How Björk’s ‘Post’ embraced club culture to create pop perfection

Björk may have arrived as a solo artist with ‘Debut’, but she blossomed into a star with ‘Post’, a deeper, bolder and even more perfectly poised album than her first. Released on 13th June 1995, ‘Post’ was the record that made Björk into Björk. Drawing from a dizzying array of sounds and styles, and from the energy of London’s club culture, it cemented her place in the musical firmament.

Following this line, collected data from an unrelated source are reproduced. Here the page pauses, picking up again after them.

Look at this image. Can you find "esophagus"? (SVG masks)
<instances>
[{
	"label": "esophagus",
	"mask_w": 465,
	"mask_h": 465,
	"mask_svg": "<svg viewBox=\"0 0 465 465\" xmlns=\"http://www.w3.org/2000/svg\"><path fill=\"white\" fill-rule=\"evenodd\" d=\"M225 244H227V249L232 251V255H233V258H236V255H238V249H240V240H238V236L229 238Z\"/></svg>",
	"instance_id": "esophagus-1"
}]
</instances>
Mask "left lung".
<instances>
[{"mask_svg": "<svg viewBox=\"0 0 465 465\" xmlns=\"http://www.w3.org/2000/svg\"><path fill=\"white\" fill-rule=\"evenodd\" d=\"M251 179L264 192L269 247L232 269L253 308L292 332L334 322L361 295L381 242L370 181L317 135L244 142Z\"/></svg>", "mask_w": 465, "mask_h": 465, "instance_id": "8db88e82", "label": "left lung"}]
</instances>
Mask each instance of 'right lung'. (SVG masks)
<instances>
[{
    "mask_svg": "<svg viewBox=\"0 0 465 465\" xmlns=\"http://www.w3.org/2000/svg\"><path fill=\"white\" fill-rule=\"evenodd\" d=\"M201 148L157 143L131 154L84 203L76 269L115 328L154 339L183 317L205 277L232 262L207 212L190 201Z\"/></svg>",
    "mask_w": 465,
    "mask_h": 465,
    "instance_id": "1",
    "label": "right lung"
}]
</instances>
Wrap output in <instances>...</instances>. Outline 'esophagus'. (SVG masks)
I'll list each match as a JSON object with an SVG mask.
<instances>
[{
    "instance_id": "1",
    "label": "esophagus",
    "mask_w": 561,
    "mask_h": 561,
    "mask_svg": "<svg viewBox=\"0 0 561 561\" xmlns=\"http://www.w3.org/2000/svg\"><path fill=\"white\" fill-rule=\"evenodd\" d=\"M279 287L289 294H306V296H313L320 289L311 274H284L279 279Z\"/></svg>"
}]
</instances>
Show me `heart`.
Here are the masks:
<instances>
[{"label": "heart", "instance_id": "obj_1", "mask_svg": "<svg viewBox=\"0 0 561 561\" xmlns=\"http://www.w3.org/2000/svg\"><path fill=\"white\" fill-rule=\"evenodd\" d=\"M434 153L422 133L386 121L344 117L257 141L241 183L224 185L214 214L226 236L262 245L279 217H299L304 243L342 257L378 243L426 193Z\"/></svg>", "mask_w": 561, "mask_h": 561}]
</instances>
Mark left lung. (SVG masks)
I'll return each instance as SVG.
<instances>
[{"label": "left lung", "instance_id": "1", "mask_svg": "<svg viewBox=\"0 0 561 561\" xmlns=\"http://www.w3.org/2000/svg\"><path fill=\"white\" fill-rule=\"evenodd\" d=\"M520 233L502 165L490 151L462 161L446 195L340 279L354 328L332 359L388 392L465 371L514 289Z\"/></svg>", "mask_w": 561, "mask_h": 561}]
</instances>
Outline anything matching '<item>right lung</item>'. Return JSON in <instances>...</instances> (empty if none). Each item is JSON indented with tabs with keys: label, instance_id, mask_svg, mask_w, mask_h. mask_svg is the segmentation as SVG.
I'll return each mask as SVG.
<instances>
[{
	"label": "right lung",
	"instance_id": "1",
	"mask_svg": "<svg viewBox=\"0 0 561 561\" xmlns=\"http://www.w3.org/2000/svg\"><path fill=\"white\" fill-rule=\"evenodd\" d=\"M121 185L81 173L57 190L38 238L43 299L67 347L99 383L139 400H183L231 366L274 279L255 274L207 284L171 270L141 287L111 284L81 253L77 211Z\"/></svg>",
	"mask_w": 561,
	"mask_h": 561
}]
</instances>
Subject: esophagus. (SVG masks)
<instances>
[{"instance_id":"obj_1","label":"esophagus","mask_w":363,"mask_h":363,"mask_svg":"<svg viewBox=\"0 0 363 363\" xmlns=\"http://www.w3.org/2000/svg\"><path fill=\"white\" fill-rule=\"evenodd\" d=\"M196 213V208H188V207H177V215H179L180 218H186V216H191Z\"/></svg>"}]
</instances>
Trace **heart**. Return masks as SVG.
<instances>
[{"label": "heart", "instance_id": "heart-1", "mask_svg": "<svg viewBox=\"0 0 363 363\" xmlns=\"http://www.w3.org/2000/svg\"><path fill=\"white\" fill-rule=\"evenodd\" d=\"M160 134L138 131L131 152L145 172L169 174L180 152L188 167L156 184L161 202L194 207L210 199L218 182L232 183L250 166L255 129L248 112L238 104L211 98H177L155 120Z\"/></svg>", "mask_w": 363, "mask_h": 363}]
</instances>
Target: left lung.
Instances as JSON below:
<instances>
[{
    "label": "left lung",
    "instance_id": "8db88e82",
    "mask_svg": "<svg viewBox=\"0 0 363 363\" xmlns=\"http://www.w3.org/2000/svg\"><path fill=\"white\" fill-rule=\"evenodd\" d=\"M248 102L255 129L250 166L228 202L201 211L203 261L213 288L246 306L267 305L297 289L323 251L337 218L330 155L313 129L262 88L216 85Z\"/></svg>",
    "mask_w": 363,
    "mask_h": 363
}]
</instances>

It sometimes feels like you could find the whole musical world in ‘Post’. You want slamming industrial pop? Try the brutal album opener ‘Army of Me’. Contemplative IDM with a jubilant conclusion? There’s ‘Hyperballad’. A cinematic trip-hop slow burn? Go for ‘The Modern Things’. A big band jazz classic that will effortlessly become an enormous hit? Look no further than ‘It’s Oh So Quiet’. And that’s just the first four songs.

Bristol producer Mun Sing, aka Harry Wright, who has DJ’d with Björk at club nights in New York and Reykjavík at her invitation, was first introduced to the artist’s work when he discovered a ‘Post’ cassette in his parents’ house as a child. “I thought it was amazing,” he says. “The first two songs, ‘Army of Me’ into ‘Hyperballad’, I thought it was just pretty crazy. It had this euphoric thing to it, and by the time you get to ‘It’s Oh So Quiet’, you’re like, how did we end up here?”

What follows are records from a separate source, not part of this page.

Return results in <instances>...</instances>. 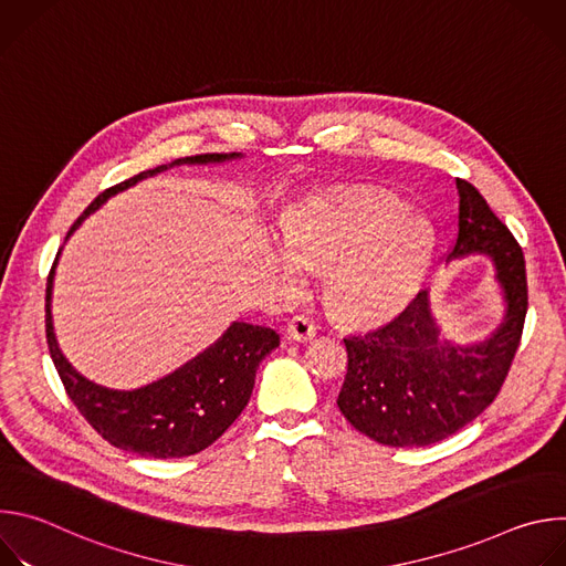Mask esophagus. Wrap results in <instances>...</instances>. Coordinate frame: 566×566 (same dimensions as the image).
I'll list each match as a JSON object with an SVG mask.
<instances>
[{
    "mask_svg": "<svg viewBox=\"0 0 566 566\" xmlns=\"http://www.w3.org/2000/svg\"><path fill=\"white\" fill-rule=\"evenodd\" d=\"M315 332H317L315 322H313L308 315H304V313L293 315V317H291V322L286 325V334H289V338H293V340H297V343H306V340H311V338L315 336Z\"/></svg>",
    "mask_w": 566,
    "mask_h": 566,
    "instance_id": "34e87169",
    "label": "esophagus"
}]
</instances>
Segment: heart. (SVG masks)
I'll return each instance as SVG.
<instances>
[{"label": "heart", "instance_id": "1", "mask_svg": "<svg viewBox=\"0 0 566 566\" xmlns=\"http://www.w3.org/2000/svg\"><path fill=\"white\" fill-rule=\"evenodd\" d=\"M280 228L284 280L300 286L302 266L327 273V304L349 325L394 317L417 295L432 260L430 228L402 221V208L380 197L306 201L284 212Z\"/></svg>", "mask_w": 566, "mask_h": 566}]
</instances>
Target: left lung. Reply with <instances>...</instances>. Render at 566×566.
<instances>
[{
  "mask_svg": "<svg viewBox=\"0 0 566 566\" xmlns=\"http://www.w3.org/2000/svg\"><path fill=\"white\" fill-rule=\"evenodd\" d=\"M457 195L448 260L491 255L506 317L491 338L454 347L439 338L428 291H419L387 325L345 338L347 376L338 408L358 432L385 446H432L476 419L502 391L522 340L528 308L522 247L474 186L457 179Z\"/></svg>",
  "mask_w": 566,
  "mask_h": 566,
  "instance_id": "1",
  "label": "left lung"
}]
</instances>
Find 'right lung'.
<instances>
[{
    "label": "right lung",
    "mask_w": 566,
    "mask_h": 566,
    "mask_svg": "<svg viewBox=\"0 0 566 566\" xmlns=\"http://www.w3.org/2000/svg\"><path fill=\"white\" fill-rule=\"evenodd\" d=\"M237 156L239 154H197L177 158L172 166L221 164ZM164 170H168V166L145 170L101 192L69 228L66 237L109 197ZM55 262L46 280V345L64 391L77 412L107 443L140 457L179 459L212 446L249 406L258 367L280 345V336L269 327L232 322L212 347L170 376L132 391L107 389L80 376L57 349L51 325Z\"/></svg>",
    "instance_id": "add662e5"
}]
</instances>
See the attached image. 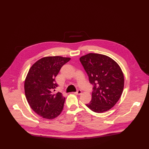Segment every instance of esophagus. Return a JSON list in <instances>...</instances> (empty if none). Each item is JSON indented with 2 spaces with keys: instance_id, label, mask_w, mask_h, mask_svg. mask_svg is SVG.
<instances>
[{
  "instance_id": "obj_1",
  "label": "esophagus",
  "mask_w": 149,
  "mask_h": 149,
  "mask_svg": "<svg viewBox=\"0 0 149 149\" xmlns=\"http://www.w3.org/2000/svg\"><path fill=\"white\" fill-rule=\"evenodd\" d=\"M74 93L76 95H81V91L79 89L76 92H74Z\"/></svg>"
}]
</instances>
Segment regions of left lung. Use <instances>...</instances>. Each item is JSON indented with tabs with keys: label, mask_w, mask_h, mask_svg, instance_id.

Six singles were released from ‘Post’: ‘Army of Me’, ‘Isobel’, ‘It’s Oh So Quiet’, ‘Hyperballad’, ‘Possibly Maybe’ and ‘I Miss You’. Really though, there could have been more. It’s a mark of the incredible confidence and poise that Björk harnessed to create it. This is not an album that doubts; it is an album that does, utterly sure of its own ability, each creative choice perfectly correct. It’s as though ‘Post’ was discovered rather than written, like the “modern things” in the song of the same name were just waiting there in the mountain, ready to be found.